Is any background check capable of predicting future activity?


----------



## uberdriverfornow (Jan 10, 2016)

Nowhere in that article does it state he was an Uber driver.

But so what if he was.

Do we need to know if everyone that commits a crime is an Uber driver ? 

Does driving for Uber make you predisposed to committing random crimes in the future ?

What about if he had a Sam's club card ?

What about if he ate Cheerios in the morning ?


----------



## SEAL Team 5 (Dec 19, 2015)

uberdriverfornow said:


> Do we need to know if everyone that commits a crime is an Uber driver ?


The odds heavily favor that. Most crimes are committed by minimum wage workers or the unemployed. 
On the next episode of Cops we'll hear the dispatcher say "white male, 6', 170#, brown hair, blue T-shirt, brown shorts and he's an Uber driver. Considered armed and dangerous."


----------



## dirtylee (Sep 2, 2015)

Dude had a pulse. Of course he was an Uber driver.


----------



## Kembolicous (May 31, 2016)

DriverX said:


> http://www.10news.com/news/man-arrested-in-connection-with-brutal-north-park-hammer-attack-011717


Maybe be was driven to it because he drove for uber, and being so frustrated by uber for too long, he snapped. I know I am not the sweet thing I used to be, my BS tolerance level is getting very low in the last few months. Being exposed to the riders that irritate you, and judge you unfairly, and uber corporate insanity of treating drivers like scum, he just couldn't take it anymore. Something's gotta give.


----------



## DriverX (Aug 5, 2015)

uberdriverfornow said:


> Nowhere in that article does it state he was an Uber driver.
> 
> But so what if he was.
> 
> ...


It was breaking news on TV, it happened the day before so they didn't have the latest online. look it up


----------



## ChortlingCrison (Mar 30, 2016)

So this disgruntled uber driver was driven to "hammer".


----------



## Strange Fruit (Aug 10, 2016)

Is it the same hammer guy who hammered his Uber passenger in 2014?


MSUGrad9902 said:


> Is any background check capable of predicting future activity?


In Philip K Dick's world, yes.

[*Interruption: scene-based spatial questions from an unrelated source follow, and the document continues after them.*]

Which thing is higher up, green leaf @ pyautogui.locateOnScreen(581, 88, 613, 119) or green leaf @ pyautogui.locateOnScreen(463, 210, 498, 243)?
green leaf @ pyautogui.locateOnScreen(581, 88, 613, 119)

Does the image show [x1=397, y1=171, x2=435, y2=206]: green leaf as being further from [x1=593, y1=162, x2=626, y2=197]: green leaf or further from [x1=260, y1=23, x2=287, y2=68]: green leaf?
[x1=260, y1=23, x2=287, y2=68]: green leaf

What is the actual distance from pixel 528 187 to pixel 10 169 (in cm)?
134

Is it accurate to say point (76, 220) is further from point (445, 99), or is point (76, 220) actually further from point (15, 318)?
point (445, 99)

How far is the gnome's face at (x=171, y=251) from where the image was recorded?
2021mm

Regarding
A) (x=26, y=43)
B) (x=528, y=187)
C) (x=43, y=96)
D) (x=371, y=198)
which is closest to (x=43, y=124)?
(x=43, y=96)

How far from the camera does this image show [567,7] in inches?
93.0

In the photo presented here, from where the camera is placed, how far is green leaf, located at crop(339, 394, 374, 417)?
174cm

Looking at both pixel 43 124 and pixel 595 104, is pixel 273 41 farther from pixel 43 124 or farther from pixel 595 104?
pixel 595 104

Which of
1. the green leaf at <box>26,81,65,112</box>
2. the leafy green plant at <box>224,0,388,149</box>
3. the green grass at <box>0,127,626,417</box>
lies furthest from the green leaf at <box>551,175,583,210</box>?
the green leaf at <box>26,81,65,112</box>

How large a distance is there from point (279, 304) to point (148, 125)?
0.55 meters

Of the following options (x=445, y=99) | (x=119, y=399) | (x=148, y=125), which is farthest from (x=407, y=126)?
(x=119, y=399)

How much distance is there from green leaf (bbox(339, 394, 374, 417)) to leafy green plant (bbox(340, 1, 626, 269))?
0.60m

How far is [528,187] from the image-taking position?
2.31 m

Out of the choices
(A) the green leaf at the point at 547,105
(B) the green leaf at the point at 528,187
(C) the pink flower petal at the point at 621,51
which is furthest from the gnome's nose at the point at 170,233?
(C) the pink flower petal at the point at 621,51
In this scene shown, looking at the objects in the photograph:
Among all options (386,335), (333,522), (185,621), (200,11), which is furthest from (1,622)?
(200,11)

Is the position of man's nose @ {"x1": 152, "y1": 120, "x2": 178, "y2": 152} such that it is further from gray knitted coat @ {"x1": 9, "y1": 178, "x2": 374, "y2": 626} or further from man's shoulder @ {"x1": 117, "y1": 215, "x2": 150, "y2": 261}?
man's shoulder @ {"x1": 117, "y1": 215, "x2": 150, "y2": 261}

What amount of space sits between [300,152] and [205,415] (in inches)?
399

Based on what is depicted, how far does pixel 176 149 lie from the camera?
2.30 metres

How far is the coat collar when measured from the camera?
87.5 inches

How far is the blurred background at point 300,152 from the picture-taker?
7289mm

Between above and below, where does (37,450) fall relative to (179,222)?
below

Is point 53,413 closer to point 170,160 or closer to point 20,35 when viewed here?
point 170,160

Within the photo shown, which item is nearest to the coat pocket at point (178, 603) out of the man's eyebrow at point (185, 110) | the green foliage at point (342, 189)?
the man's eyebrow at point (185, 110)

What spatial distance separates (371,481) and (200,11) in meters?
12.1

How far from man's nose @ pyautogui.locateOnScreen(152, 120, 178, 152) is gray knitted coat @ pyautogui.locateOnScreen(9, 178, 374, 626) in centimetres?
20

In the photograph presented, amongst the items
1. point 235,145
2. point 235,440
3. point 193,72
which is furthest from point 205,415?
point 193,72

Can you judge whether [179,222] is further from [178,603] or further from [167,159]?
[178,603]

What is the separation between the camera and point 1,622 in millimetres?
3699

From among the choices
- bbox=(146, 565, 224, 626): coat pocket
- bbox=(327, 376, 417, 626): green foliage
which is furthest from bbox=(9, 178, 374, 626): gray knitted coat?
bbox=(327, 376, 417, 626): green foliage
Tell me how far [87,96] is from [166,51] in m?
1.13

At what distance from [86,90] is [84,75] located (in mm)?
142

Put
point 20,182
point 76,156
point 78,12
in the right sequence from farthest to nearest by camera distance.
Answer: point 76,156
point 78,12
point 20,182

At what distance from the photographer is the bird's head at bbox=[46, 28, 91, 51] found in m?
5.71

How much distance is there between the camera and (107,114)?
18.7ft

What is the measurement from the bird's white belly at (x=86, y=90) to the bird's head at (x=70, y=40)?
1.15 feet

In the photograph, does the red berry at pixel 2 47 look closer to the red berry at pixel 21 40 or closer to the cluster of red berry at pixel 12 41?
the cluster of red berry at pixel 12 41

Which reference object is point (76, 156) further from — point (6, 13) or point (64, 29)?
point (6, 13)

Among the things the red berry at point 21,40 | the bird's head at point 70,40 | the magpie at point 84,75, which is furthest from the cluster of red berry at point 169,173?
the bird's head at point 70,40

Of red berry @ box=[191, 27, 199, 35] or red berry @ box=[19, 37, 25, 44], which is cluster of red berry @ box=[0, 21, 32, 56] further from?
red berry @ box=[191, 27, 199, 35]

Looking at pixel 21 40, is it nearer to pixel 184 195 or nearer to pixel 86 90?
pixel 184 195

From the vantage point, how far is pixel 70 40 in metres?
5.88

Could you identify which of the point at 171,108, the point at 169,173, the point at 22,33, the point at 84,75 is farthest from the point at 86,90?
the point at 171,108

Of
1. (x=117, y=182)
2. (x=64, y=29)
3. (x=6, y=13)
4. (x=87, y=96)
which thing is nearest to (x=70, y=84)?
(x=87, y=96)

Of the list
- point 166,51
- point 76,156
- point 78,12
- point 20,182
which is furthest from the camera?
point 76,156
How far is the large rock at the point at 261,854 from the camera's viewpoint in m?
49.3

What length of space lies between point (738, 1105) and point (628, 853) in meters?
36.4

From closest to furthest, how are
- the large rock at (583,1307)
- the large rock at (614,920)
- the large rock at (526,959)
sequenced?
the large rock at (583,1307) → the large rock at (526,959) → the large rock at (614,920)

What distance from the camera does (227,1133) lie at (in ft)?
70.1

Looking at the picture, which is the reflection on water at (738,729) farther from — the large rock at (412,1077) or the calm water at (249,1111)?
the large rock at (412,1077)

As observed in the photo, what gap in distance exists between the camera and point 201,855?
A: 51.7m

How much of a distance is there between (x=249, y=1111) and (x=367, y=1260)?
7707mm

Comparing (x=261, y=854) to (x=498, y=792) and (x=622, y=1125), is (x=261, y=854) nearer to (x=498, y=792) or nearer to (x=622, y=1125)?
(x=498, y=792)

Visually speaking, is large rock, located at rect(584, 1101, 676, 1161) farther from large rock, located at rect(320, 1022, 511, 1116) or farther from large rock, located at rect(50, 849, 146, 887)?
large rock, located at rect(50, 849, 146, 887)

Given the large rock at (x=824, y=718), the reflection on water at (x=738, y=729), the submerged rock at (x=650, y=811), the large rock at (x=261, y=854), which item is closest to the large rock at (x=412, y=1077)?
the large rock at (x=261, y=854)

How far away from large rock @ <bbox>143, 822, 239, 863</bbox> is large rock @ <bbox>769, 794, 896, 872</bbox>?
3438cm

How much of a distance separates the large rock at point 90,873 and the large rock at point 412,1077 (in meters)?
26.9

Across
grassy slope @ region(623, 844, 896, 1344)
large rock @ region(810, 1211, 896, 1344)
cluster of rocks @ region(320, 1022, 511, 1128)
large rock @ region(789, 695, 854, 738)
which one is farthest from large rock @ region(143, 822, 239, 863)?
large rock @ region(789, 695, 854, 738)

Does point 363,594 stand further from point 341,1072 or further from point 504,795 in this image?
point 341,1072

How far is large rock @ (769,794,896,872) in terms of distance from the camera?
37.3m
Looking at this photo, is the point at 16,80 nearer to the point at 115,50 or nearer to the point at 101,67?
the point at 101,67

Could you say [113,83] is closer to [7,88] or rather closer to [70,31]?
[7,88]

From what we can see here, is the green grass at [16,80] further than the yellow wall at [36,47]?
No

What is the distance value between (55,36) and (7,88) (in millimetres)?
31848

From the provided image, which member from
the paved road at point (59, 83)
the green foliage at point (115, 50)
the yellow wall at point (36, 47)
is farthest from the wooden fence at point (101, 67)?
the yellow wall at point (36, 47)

You just need the right drugs.


----------



## Tedgey (Jan 29, 2016)

dirtylee said:


> Dude had a pulse. Of course he was an Uber driver.


Really. What, we're supposed to believe he's the one person in the country not signed up yet? By the way, if that's true tell him to call me. I'll get him a referral code


----------



## NachonCheeze (Sep 8, 2015)

Jufkii said:


> So does Uber and CheckR get a pass for now as the attacker may not have had a previous criminal record? Or did Uber and their "industry Leading " background check company let another slip through the cracks and drop the ball yet again? Does either really care ?


What is the relevance of this to the fact that this person was a fUber driver?....crimes occur every day and from people that work at various jobs.... Is the local supermarket responsible when one of there employees commits a crime?


----------



## Fubernuber (Jan 15, 2017)

uberdriverfornow said:


> Nowhere in that article does it state he was an Uber driver.
> 
> But so what if he was.
> 
> ...


Driving for uber makes you predisposed for a mental breakdown. It starts with their rating system. It continues to their peice of shit riders. It ends with a pat on the back insteaf of a tip and it requires help from a ****ing script reader.


----------



## Gung-Ho (Jun 2, 2015)

Being a hammer wielding assailant is only out done for style and panache by a good old fashion axe wielding maniac.


----------



## crazy916 (Jul 6, 2016)

MSUGrad9902 said:


> Is any background check capable of predicting future activity?


If we had 3 precogs, we could have a PreCrime division to take care of this.


----------



## Bleach (Jan 8, 2017)

Maybe the surge finally got to him and he wanna hammer somebody for it


----------



## roadwarrior2016 (Nov 10, 2016)

MSUGrad9902 said:


> Is any background check capable of predicting future activity?


Only in the Minority Report.


----------